Purgatory: Diet Cig (Saturday, 7:05 p.m.)
The New York duo of singer and guitarist Alex Luciano and drummer Noah Bowman is on the edge of breaking out into something big. The Masquerade’s smallest stage is often used to showcase smaller local bands or touring acts just getting their feet wet. It’s not uncommon to see bands move their show from Purgatory to Hell to accommodate ticket sales, a moment that feels like a rite of passage for touring groups. Still, nothing beats the sometimes uncomfortable intimacy and occasionally obstructed view of Purgatory, and it should be the perfect venue for Diet Cig’s funny, wonderfully personal brand of clumsy indie-pop.
Hell: Foxing (Sunday, 5:50 p.m.)
The St. Louis emo band is no stranger to the Hell stage, which has come to be one of the premier showcases for bands associated with what was once referred to as the “emo revival.” Emo never went away, but around 2013, bands like Foxing, Modern Baseball and The World Is a Beautiful Place and I Am No Longer Afraid to Die restored the genre to prominence. That’s not to say Foxing is strictly an emo act. Over the course of its two albums, Albatross and The Dealer, the group has incorporated elements of post-rock, ambient and electronica on top of its base emo sound. The band’s live show is more likely to remind you of Sigur Rós than Sunny Day Real Estate, adding an important layer that doesn’t always come across on the records.
The Great Outdoors: Dinosaur Jr. and Thursday (Sunday, 6:45 and 7:45 p.m.)
This year, Wrecking Ball will have two outdoor stages. While you should really make sure to say goodbye to the interior of the Masquerade’s current location, the outdoor lineup is absolutely stacked, and we would be remiss to not give you a few recommendations.
First we have Dinosaur Jr., the legendary Massachusetts rock band that somehow keeps reaching new heights. After an extended hiatus from 1997–2005, the group reunited and has since released a string of albums that are arguably as good as or better than anything it released prior. This set will be coming directly off the release of the band’s excellent new album, Give a Glimpse of What Yer Not, and should pull heavily from that release.
Directly after Dinosaur Jr. is the freshly reunited Thursday.

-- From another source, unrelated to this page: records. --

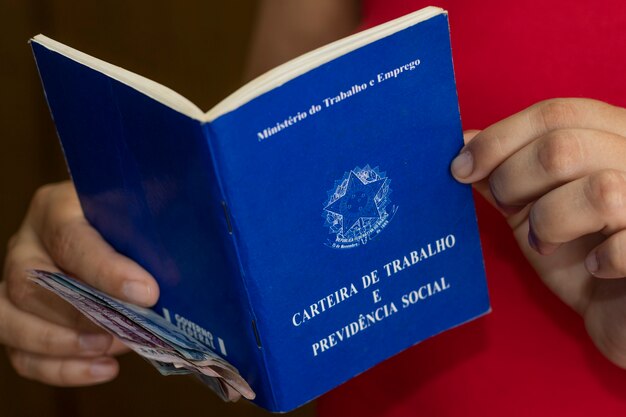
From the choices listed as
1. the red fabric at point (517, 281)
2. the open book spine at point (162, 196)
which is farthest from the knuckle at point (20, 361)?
the red fabric at point (517, 281)

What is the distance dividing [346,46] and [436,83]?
0.34 feet

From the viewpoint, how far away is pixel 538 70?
947 mm

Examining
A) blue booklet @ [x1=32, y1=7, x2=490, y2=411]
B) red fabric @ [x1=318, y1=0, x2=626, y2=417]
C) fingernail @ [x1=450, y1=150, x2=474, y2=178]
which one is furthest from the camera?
red fabric @ [x1=318, y1=0, x2=626, y2=417]

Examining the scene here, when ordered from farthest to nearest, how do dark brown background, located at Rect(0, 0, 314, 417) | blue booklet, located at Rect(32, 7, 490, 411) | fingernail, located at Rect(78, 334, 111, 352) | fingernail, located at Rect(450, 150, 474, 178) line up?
dark brown background, located at Rect(0, 0, 314, 417) → fingernail, located at Rect(78, 334, 111, 352) → fingernail, located at Rect(450, 150, 474, 178) → blue booklet, located at Rect(32, 7, 490, 411)

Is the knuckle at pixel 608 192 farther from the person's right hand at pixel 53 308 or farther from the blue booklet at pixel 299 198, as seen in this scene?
the person's right hand at pixel 53 308

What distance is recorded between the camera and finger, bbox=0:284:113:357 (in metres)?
1.02

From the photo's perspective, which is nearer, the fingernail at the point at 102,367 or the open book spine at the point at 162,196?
the open book spine at the point at 162,196

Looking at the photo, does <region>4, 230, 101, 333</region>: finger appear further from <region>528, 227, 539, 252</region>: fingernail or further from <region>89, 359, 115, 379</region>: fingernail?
<region>528, 227, 539, 252</region>: fingernail

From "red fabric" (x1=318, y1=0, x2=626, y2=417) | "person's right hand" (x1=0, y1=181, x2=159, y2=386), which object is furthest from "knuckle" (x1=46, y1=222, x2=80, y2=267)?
"red fabric" (x1=318, y1=0, x2=626, y2=417)

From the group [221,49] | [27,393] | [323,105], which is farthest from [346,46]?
[27,393]

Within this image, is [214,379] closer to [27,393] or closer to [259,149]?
[259,149]

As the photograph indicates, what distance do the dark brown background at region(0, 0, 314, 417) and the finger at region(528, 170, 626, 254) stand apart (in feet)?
5.17

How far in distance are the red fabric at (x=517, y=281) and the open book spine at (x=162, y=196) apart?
312mm

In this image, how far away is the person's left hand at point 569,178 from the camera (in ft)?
2.48
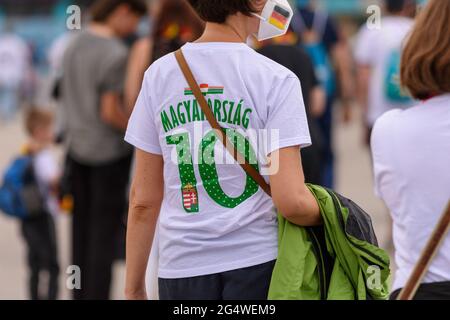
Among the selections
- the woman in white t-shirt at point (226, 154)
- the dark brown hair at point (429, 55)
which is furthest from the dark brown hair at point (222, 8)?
the dark brown hair at point (429, 55)

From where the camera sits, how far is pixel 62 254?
893 centimetres

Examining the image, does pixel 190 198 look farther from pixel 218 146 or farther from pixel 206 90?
pixel 206 90

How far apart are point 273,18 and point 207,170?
1.52 ft

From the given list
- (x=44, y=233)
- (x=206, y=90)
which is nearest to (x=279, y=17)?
(x=206, y=90)

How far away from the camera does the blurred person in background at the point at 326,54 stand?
329 inches

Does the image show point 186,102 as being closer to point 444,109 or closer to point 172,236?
point 172,236

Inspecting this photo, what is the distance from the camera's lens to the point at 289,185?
314cm

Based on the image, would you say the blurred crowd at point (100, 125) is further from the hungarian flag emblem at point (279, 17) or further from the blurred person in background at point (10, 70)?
the blurred person in background at point (10, 70)

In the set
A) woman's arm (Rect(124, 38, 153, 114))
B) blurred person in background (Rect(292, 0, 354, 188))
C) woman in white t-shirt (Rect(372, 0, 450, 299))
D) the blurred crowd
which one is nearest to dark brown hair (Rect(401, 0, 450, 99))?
woman in white t-shirt (Rect(372, 0, 450, 299))

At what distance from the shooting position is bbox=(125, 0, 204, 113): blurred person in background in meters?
5.68

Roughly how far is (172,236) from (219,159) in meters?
0.27

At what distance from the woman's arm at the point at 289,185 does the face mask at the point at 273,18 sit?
0.39 meters

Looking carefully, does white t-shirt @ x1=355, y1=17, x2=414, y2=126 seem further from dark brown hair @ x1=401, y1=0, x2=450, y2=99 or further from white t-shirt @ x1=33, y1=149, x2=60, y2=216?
dark brown hair @ x1=401, y1=0, x2=450, y2=99

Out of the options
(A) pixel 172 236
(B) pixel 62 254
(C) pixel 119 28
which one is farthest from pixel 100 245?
(A) pixel 172 236
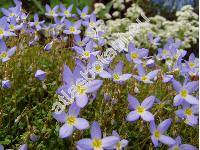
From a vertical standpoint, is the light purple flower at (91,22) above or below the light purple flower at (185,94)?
above

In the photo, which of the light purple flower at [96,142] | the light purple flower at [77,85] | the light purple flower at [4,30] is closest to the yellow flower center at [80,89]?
the light purple flower at [77,85]

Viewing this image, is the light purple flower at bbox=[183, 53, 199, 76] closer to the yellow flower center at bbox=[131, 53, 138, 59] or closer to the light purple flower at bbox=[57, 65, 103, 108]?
the yellow flower center at bbox=[131, 53, 138, 59]

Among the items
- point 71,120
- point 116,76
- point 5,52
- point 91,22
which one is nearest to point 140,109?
point 116,76

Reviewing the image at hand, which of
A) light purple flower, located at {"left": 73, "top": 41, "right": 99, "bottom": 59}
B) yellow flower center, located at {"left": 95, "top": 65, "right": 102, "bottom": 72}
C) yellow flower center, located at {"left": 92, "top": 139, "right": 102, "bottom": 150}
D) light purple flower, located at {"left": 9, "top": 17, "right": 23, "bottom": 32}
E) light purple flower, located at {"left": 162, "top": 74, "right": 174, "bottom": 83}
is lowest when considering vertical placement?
light purple flower, located at {"left": 162, "top": 74, "right": 174, "bottom": 83}

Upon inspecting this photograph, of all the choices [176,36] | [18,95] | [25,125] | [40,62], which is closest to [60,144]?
[25,125]

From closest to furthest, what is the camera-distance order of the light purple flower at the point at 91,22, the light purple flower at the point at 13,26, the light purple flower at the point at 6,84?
the light purple flower at the point at 6,84 → the light purple flower at the point at 13,26 → the light purple flower at the point at 91,22

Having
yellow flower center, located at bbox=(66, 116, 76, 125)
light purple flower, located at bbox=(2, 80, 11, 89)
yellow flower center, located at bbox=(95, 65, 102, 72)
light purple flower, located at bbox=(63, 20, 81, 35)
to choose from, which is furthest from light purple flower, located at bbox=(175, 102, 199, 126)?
light purple flower, located at bbox=(63, 20, 81, 35)

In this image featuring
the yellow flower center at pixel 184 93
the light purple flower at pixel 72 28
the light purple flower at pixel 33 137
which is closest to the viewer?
the light purple flower at pixel 33 137

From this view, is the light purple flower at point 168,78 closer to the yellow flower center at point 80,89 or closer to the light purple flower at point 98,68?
the light purple flower at point 98,68
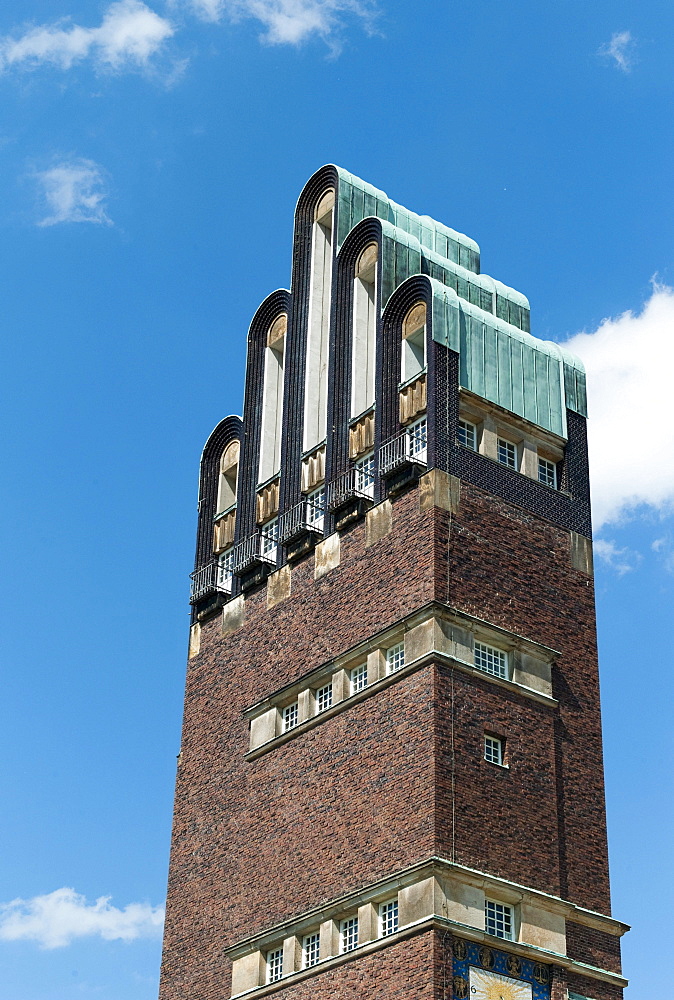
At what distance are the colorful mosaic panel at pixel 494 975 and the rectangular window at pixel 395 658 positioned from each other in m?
8.84

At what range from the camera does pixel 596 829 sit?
168 ft

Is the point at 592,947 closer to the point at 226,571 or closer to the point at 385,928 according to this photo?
the point at 385,928

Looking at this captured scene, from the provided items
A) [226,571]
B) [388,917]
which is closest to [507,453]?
[226,571]

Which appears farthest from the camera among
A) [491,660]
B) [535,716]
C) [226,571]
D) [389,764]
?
[226,571]

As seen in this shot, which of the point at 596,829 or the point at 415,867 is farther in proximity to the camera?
the point at 596,829

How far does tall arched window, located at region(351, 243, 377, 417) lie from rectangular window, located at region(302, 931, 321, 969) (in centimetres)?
1773

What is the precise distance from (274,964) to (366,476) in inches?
622

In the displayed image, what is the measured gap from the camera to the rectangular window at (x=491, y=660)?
5084 centimetres

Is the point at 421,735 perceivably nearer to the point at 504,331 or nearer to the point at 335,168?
the point at 504,331

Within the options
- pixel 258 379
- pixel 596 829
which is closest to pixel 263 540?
pixel 258 379

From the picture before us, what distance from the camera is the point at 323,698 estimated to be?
5331 centimetres

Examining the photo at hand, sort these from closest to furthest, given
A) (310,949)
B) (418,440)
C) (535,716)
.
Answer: (310,949), (535,716), (418,440)

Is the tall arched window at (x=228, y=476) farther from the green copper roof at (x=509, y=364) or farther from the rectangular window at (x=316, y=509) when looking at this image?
the green copper roof at (x=509, y=364)

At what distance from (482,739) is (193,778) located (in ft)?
42.4
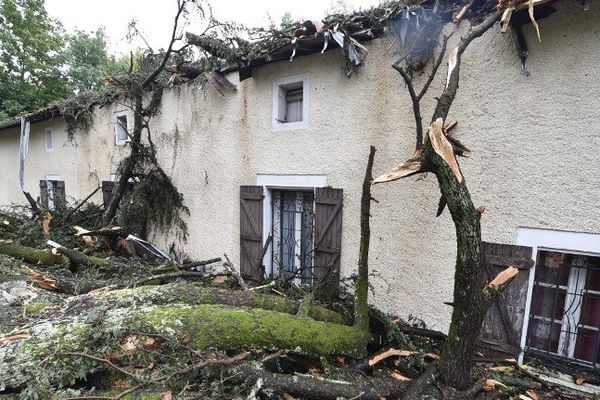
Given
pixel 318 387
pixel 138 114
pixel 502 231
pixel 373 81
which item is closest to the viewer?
pixel 318 387

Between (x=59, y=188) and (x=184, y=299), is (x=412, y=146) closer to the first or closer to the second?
(x=184, y=299)

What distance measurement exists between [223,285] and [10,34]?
19764 mm

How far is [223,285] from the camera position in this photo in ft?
17.0

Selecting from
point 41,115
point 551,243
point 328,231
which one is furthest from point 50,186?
point 551,243

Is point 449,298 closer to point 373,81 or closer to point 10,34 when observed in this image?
point 373,81

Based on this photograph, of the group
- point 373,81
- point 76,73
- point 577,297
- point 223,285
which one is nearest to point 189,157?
point 223,285

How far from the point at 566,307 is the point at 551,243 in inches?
31.1

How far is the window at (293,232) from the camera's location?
5.79 metres

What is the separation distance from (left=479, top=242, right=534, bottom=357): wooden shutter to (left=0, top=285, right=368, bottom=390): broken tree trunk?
5.57ft

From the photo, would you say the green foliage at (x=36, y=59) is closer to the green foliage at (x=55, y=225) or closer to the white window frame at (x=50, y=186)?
the white window frame at (x=50, y=186)

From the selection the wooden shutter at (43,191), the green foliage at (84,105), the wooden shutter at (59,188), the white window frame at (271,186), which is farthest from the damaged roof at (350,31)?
the wooden shutter at (43,191)

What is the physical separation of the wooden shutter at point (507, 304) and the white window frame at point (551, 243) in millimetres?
49

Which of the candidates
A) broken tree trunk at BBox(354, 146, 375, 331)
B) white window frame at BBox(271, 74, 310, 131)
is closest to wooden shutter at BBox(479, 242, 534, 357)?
broken tree trunk at BBox(354, 146, 375, 331)

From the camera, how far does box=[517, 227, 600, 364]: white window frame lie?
11.0 ft
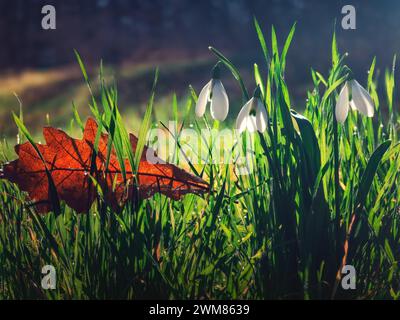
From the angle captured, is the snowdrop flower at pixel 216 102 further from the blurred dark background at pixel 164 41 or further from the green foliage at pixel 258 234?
the blurred dark background at pixel 164 41

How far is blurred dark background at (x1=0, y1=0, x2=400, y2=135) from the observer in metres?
5.48

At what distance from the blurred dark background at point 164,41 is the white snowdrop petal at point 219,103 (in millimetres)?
3396

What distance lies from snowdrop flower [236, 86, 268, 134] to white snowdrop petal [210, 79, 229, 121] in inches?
2.8

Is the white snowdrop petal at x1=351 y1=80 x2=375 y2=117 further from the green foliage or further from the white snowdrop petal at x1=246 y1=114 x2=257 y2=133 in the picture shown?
the white snowdrop petal at x1=246 y1=114 x2=257 y2=133

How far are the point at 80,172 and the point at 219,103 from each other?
0.32 m

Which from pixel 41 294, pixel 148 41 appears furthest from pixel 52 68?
pixel 41 294

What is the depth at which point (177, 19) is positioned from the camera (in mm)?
7047

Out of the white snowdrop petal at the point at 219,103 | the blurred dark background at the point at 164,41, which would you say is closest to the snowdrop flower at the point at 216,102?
the white snowdrop petal at the point at 219,103

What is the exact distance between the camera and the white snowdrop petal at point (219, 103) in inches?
44.7

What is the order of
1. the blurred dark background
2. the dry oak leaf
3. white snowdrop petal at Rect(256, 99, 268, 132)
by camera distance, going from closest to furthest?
white snowdrop petal at Rect(256, 99, 268, 132), the dry oak leaf, the blurred dark background

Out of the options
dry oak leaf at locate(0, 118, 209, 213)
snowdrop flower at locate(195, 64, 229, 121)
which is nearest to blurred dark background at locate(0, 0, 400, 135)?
dry oak leaf at locate(0, 118, 209, 213)

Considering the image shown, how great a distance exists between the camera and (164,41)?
25.9 feet

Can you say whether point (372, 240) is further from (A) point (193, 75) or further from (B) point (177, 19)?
(B) point (177, 19)

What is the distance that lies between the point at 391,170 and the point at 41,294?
743 mm
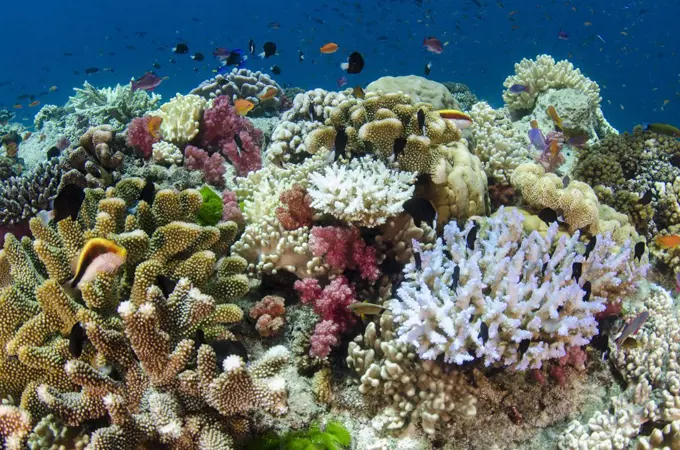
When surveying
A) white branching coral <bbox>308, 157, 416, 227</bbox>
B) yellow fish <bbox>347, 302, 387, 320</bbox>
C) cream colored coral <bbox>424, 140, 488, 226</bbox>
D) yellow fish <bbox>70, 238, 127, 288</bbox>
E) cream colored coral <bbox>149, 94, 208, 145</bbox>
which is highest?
cream colored coral <bbox>149, 94, 208, 145</bbox>

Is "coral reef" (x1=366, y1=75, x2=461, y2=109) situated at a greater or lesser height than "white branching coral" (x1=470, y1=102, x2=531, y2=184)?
greater

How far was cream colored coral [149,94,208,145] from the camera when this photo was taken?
600 centimetres

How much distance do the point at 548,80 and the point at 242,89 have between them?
726 centimetres

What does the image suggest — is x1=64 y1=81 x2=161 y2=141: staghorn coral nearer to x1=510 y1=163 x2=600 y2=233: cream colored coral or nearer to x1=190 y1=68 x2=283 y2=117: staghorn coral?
x1=190 y1=68 x2=283 y2=117: staghorn coral

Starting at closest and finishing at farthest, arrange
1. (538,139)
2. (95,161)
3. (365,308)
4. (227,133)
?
(365,308)
(95,161)
(227,133)
(538,139)

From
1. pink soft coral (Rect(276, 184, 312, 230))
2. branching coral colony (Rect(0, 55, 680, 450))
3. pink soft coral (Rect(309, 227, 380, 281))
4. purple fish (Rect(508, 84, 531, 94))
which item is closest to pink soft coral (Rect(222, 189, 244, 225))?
branching coral colony (Rect(0, 55, 680, 450))

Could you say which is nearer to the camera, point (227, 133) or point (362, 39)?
point (227, 133)

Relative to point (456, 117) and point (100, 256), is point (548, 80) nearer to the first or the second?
point (456, 117)

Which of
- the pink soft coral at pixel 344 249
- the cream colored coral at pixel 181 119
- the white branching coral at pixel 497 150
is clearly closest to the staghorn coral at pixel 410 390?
the pink soft coral at pixel 344 249

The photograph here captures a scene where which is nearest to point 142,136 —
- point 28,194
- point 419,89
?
point 28,194

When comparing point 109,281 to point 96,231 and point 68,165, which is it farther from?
point 68,165

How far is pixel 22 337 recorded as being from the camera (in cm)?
261

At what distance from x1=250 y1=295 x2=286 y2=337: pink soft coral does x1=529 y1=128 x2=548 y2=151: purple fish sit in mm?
5720

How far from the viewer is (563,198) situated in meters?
4.53
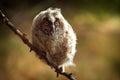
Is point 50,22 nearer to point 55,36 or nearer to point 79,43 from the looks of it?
point 55,36

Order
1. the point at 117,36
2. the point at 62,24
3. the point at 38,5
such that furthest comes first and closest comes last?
the point at 117,36
the point at 38,5
the point at 62,24

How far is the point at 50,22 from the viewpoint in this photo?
2.39 ft

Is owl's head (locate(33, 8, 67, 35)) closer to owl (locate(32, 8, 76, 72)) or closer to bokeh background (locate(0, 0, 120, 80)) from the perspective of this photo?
owl (locate(32, 8, 76, 72))

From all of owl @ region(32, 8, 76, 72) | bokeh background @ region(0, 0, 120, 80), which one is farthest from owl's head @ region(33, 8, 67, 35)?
bokeh background @ region(0, 0, 120, 80)

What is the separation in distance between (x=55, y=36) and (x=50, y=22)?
1.2 inches

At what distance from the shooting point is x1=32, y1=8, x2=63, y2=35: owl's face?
0.72 m

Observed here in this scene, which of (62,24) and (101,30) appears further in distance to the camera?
(101,30)

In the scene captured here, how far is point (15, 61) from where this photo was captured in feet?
6.47

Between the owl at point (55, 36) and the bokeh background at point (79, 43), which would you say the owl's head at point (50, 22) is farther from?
the bokeh background at point (79, 43)

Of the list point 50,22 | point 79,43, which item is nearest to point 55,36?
point 50,22

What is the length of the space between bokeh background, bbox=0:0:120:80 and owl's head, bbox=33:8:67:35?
1092mm

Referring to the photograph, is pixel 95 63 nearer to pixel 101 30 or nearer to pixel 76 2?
pixel 101 30

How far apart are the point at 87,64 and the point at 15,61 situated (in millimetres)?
372

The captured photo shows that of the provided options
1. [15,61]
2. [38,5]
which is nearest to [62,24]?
[38,5]
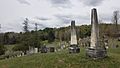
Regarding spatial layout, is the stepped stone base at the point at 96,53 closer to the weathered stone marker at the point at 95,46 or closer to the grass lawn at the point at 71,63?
the weathered stone marker at the point at 95,46

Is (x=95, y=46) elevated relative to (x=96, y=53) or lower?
elevated

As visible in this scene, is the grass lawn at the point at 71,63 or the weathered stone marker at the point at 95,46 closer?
the grass lawn at the point at 71,63

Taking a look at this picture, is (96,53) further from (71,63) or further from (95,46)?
(71,63)


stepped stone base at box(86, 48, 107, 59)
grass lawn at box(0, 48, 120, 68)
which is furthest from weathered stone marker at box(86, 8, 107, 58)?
grass lawn at box(0, 48, 120, 68)

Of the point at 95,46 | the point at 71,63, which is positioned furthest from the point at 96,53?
the point at 71,63

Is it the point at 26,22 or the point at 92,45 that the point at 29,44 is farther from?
the point at 92,45

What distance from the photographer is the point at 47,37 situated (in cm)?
9400

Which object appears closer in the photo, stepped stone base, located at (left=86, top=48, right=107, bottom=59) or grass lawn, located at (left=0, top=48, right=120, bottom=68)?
grass lawn, located at (left=0, top=48, right=120, bottom=68)

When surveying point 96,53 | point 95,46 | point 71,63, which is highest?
point 95,46

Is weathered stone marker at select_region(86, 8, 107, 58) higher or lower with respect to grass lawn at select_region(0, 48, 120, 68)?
higher

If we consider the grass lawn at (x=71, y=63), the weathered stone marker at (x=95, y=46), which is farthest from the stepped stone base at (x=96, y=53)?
the grass lawn at (x=71, y=63)

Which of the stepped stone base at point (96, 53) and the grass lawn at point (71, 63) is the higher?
the stepped stone base at point (96, 53)

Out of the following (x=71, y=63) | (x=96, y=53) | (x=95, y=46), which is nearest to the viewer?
(x=71, y=63)

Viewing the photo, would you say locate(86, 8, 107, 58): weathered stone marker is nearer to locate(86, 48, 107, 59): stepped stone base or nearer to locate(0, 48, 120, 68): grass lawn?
locate(86, 48, 107, 59): stepped stone base
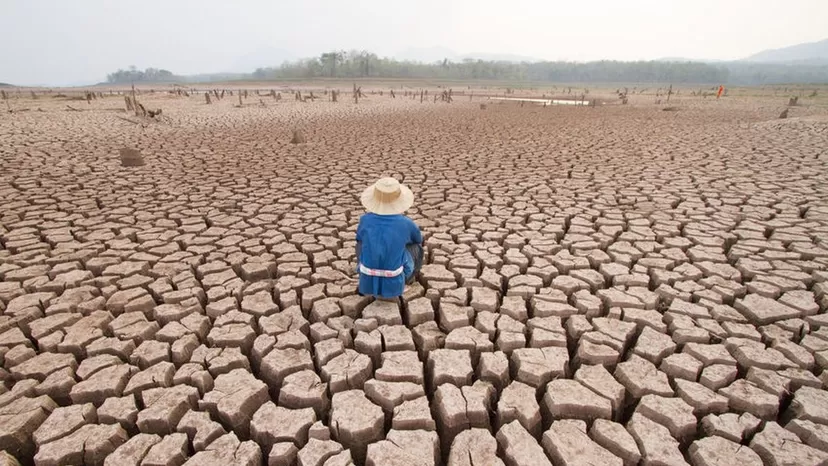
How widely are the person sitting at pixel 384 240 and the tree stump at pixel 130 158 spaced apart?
5.16m

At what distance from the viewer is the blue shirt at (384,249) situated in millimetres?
2621

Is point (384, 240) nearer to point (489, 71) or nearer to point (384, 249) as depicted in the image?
point (384, 249)

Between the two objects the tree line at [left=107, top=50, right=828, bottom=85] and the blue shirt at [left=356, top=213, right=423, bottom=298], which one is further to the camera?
the tree line at [left=107, top=50, right=828, bottom=85]

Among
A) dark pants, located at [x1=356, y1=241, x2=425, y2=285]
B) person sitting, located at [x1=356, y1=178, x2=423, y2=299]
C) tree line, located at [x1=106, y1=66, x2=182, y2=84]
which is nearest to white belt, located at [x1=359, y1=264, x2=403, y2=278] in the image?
person sitting, located at [x1=356, y1=178, x2=423, y2=299]

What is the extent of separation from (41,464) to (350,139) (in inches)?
315

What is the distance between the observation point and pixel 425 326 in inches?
100

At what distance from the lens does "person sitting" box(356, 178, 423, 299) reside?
8.61 feet

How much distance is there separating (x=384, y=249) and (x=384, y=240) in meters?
0.06

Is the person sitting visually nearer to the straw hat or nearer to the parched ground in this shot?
the straw hat

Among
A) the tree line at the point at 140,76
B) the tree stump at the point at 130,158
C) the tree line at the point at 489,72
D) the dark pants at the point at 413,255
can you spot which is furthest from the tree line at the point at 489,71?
the dark pants at the point at 413,255

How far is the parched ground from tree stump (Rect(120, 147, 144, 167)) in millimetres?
569

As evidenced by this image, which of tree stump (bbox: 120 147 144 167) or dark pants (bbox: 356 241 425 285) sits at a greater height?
tree stump (bbox: 120 147 144 167)

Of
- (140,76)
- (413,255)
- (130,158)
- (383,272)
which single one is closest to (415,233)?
(413,255)

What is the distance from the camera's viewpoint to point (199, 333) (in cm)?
245
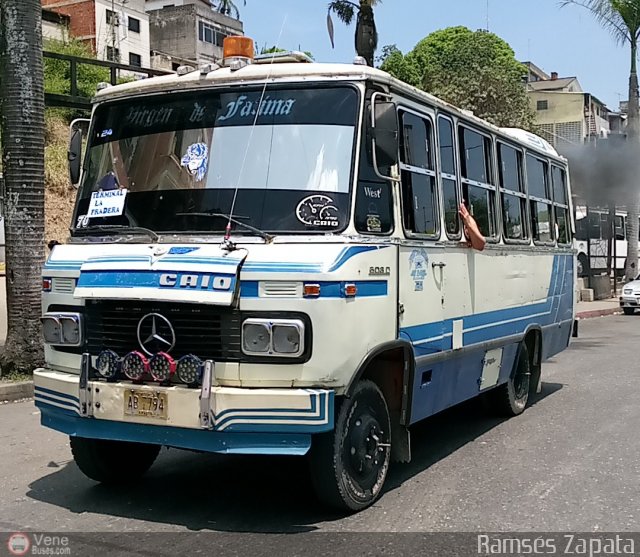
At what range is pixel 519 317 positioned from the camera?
827cm

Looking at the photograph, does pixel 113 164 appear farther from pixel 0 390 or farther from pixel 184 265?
pixel 0 390

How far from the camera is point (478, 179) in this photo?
24.0 feet

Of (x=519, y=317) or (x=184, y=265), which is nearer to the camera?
(x=184, y=265)

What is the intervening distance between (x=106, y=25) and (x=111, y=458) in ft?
146

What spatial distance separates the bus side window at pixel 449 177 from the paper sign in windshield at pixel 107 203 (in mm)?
2491

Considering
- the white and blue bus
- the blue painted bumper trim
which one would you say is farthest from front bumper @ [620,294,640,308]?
the blue painted bumper trim

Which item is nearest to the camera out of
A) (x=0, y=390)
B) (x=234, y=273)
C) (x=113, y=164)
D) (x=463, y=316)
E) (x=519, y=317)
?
(x=234, y=273)

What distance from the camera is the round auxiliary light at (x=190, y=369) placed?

After a tumultuous breakup in 2011, the influential post-hardcore band was seemingly fractured beyond repair. However, after a lot of convincing and negotiating, Wrecking Ball seemed to mend whatever had broken between the band members, initiating a last-minute reunion. Only a few more shows have been announced, and Wrecking Ball will be your first chance to see Thursday in over half a decade.